Maximum Number of Disks in a RAID Set – Guidelines

raid

In any of the RAID levels that use striping, increasing the number of physical disks usually increases performance, but also increase the chance of any one disk in the set failing. I have this idea that I shouldn't use more than about 6-8 disks in a given RAID set but that's more just passed down knowledge and not hard fact from experience. Can anyone give me good rules with reasons behind them for the max number of disks in a set?

Best Answer

The recommended maximum number of disks in a RAID system varies a lot. It depends on a variety of things:

  • Disk technology SATA tolerates smaller arrays than SAS/FC does, but this is changing.
  • RAID Controller limits The RAID controller itself may have fundamental maximums. If it is SCSI based and each visible disk is a LUN, the 7/14 rule holds true. If it FibreChannel based, it can have up to 120 or more visible disks.
  • RAID Controller processor If you go with any kind of parity RAID, the CPU in the RAID card will be the limiter on how fast you can write data. There will be a fundamental maximum for the card. You'll see it when a drive fails in a RAID5/6 LUN, as the performance drop will affect all LUNs associated with the RAID card.
  • Bus bandwidth U320 SCSI has its own limits, as does FibreChannel. For SCSI keeping RAID members on different channels can enhance parallelism and improve performance, if the controller supports it.
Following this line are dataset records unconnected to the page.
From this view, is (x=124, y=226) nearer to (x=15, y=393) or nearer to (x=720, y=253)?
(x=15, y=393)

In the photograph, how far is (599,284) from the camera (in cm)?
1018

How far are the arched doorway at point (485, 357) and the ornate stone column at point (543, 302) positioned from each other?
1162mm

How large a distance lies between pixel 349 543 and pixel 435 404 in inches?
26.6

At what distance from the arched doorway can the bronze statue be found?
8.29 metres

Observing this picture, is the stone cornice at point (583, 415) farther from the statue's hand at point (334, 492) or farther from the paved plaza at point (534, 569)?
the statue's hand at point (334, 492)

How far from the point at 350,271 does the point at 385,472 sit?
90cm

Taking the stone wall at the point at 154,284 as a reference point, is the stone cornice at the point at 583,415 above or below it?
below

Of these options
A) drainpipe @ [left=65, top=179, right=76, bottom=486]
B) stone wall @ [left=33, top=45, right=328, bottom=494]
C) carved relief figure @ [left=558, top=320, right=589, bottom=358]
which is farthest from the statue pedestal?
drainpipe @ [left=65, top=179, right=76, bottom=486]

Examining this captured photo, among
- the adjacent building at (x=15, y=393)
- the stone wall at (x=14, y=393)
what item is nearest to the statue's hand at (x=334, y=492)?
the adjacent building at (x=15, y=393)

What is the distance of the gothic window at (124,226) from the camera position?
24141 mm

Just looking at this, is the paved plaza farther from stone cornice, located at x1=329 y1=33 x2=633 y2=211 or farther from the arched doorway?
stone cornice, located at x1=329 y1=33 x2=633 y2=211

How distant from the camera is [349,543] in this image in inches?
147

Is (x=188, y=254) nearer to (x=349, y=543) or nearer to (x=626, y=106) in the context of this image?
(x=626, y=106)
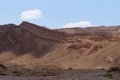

For SATA-based RAID, you don't want to have more than about 6.5TB of raw disk if you're using RAID5. Go past than and RAID6 is a much better idea. This is due to the non-recoverable read error rate. If the size of the array is too large, the chances of a non-recoverable read error occurring during the array rebuild after a loss get higher and higher. If that happens, it's very bad. Having RAID6 greatly reduces this exposure. However, SATA drives have been improving in quality lately, so this may not hold true for much longer.

The number of spindles in an array doesn't really worry me over much, as it's pretty simple to get to 6.5TB with 500GB drives on U320. If doing that, it would be a good idea to put half of the drives on one channel and half on the other just to reduce I/O contention on the bus side. SATA-2 speeds are such that even just two disks transferring at max-rate can saturate a bus/channel.

SAS disks have a lower MTBF rate than SATA (again, this is beginning to change) so the rules are less firm there.

There are FC arrays that use SATA drives internally. The RAID controllers there are very sophisticated, which muddies the rules of thumb. For instance, the HP EVA line of arrays groups disks into 'disk groups' on which LUNs are laid out. The controllers purposefully place blocks for the LUNs in non-sequential locations, and perform load-leveling on the blocks behind the scenes to minimize hot-spotting. Which is a long way of saying that they do a lot of the heavy lifting for you with regards to multiple channel I/O, spindles involved in a LUN, and dealing with redundancy.

Summing up, failure rates for disks doesn't drive the rules for how many spindles are in a RAID group, performance does. For the most part.